Color Science History and the ICC Profile Specifications
A lot of people assume that the ICC prohibition against negative tristimulus values is based on some kind of physical reality grounded in human perception of color. Actually, exactly the opposite is true: negative primaries are used to describe human color perception. Furthermore, an adequate characterization of many device primaries also requires negative tristimulus values.
Written in 2010. Updated in March 2015.
Physical primaries require negative tristimulus values
Even in technical fields of study, if you really want to understand your subject matter, history matters. To understand the ICC profile specifications, it helps to know a little bit about the history of color science and a little bit about 20th-century computer technology.
The tristimulus theory of human color perception says that any color that humans can see, can be reproduced, or "matched", by some combination of Red, Blue, and Green single-wavelength light beams. The wavelengths used to make the red, blue and green light beams are called "primaries".
Experiments conducted in the 1920s by David Wright and John Guild found that in actual fact, many colors couldn't be matched in any straightforward way using a mix of red, blue, and green primaries (single wave-length light sources):
The observer would alter the brightness of each of the three primary beams until a match to the test color was observed. Not all test colors could be matched using this technique. When this was the case, a variable amount of one of the primaries could be added to the test color, and a match with the remaining two primaries was carried out with the variable color spot. For these cases, the amount of the primary added to the test color was considered to be a negative value [emphasis added]. —Wikipedia, "CIE 1931 color space"]
The above quote makes it sound like maybe only a few test colors needed a "negative value" to achieve a match. In actual fact, almost all the test colors needed a negative tristimulus value to achieve a match. "Color: the 1931 CIE color-matching functions and chromaticity chart" (an article worth reading over several times) says "Until the blue goes to zero thru negative values, exactly one of the 3 numbers is negative. At long wavelengths, when blue is zero, we just use red and green."
"Paper and pencil" is why the 1931 CIE XYZ color space has only non-negative tristimulus values
The CIE 1931 XYZ color space is a mathematical model of the results of Wright's and Guild's experimental data from the 1920s. X, Y, and Z are derived from, but do not refer directly to the physical wavelenths of light (the R, G, and B primaries) used in the color matching studies.

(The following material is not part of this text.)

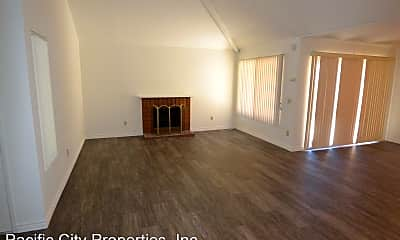 Living Room, 3705 W Park Central Ave, 1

Instead, Y represents luminance, and X and Z hold chromaticity information.
Unlike the primaries in the color matching studies, the XYZ color space values are all non-negative. Why? According to Douglas A. Kerr's paper, "The CIE XYZ and yxY Color Spaces" (another article worth reading over several times), the CIE wanted to avoid negative numbers for their XYZ color space to make doing mathematical calculations less error-prone:
Analytical work done with the curves involves multiplications of light spectrum values by the curve values at different wavelengths, something that is today done easily by a computer, but which, done with desktop calculators and paper, was very tedious. There was concern that the need to keep track of both positive and negative values could increase the risk of a mis-step.

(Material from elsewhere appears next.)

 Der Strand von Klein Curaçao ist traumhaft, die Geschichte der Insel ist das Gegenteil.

But cameras don't "see" like humans see
When you think about it, it makes sense that digital camera input matrix profiles might require negative XYZ tristimulus values. The 1931 CIE XYZ color space was made "just positive enough" to avoid the need to use negative values when describing human color perception. Making the space "more positive than absolutely necessary" would have meant dealing with unnecessarily big numbers. Just like negative numbers, big numbers are a source of error when doing calcualations with paper and pencil.
But digital camera sensors don't respond to light waves in the same ways as the human eye-brain responds. If (per the historically impossible) Wright and Guild had been testing camera sensors rather than humans, their test data would have been different, and a mathematically derived "just positive enough" CIE XYZ digital camera color space would also have been different.

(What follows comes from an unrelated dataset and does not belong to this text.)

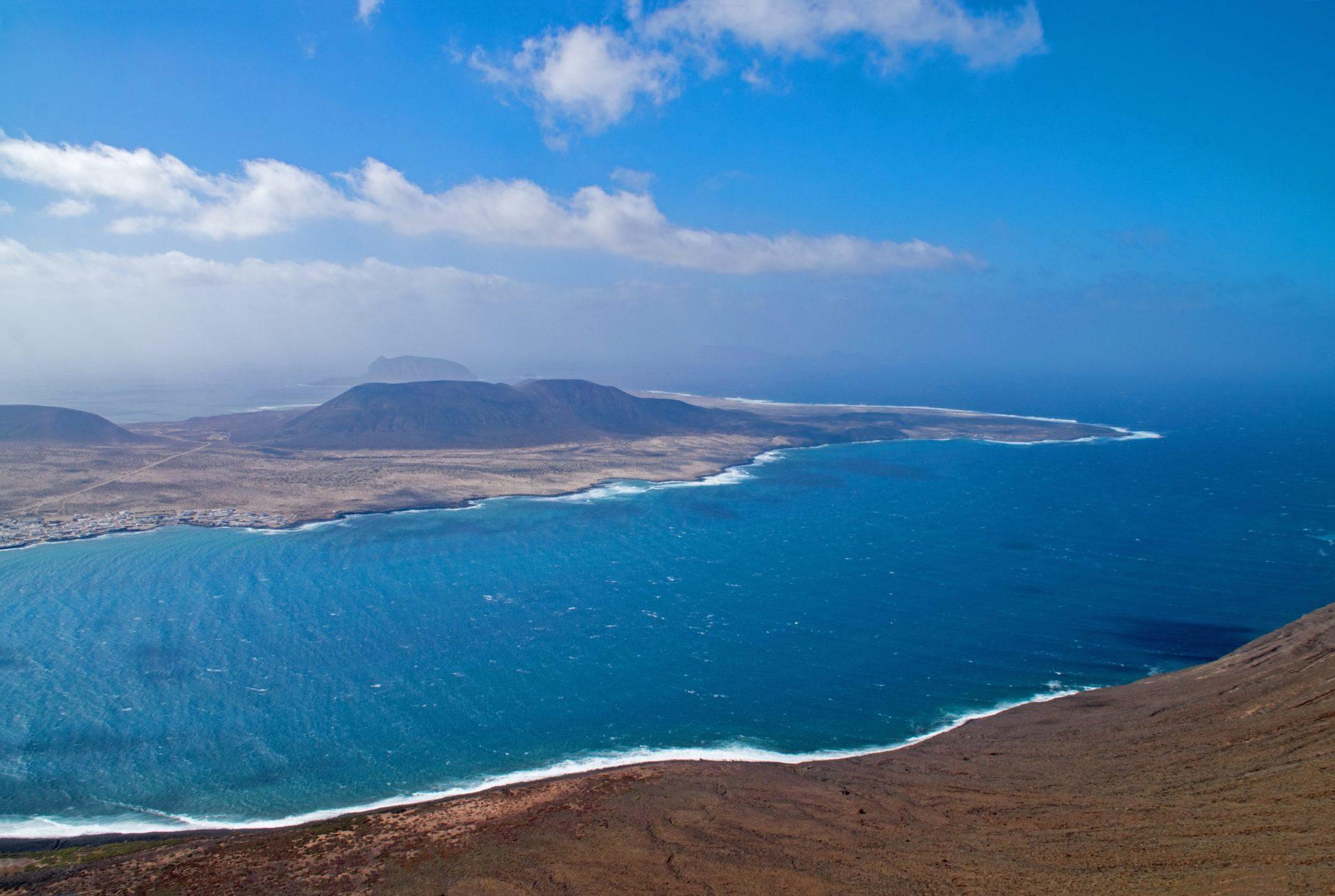 Wassertemperatur Lanzarote: Aussicht von der Plattform Mirador del Río auf die vegetationslose Atlantikküste von Lanzarote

To summarize: The actual 1931 CIE XYZ human color space can be used to create a matrix camera profile that describes any given camera sensor's response to light, as determined by profiling the camera. But an accurate camera profile requires using negative XYZ tristimulus values. If the CIE had moved the XYZ color space farther into the positive numbers, then today's camera input matrices wouldn't require negative tristimulus values.
1994: 20th century technology and ICC V2 profile specifications — no negative tristimulus values
OK, paper and pencil calculations explain why the CIE XYZ color space has non-negative tristimulus values. But why did the ICC likewise insist on non-negative tristimulus values? After all, the ICC specifications are for color profiles applied by computers, and computers don't make math errors (well, they do, but only under circumstances far removed from the topic at hand).
Let's start with a little history. The CIE has been around in one form or another for a long time:
The International Commission on Illumination (usually abbreviated CIE for its French name, Commission internationale de l'éclairage) is the international authority on light, illumination, color, and color spaces. It was established in 1913 as a successor to the Commission Internationale de Photométrie. —Wikipedia, "International Commission on Illumination"
However, the ICC is a relative newcomer:
The International Color Consortium was formed in 1993 by eight industry vendors in order to create an open, vendor-neutral color management system which would function transparently across all operating systems and software packages. . . . The eight founding members of the ICC were Adobe, Agfa, Apple, Kodak, Microsoft, Silicon Graphics, Sun Microsystems, and Taligent. —Wikipedia, "International Color Consortium"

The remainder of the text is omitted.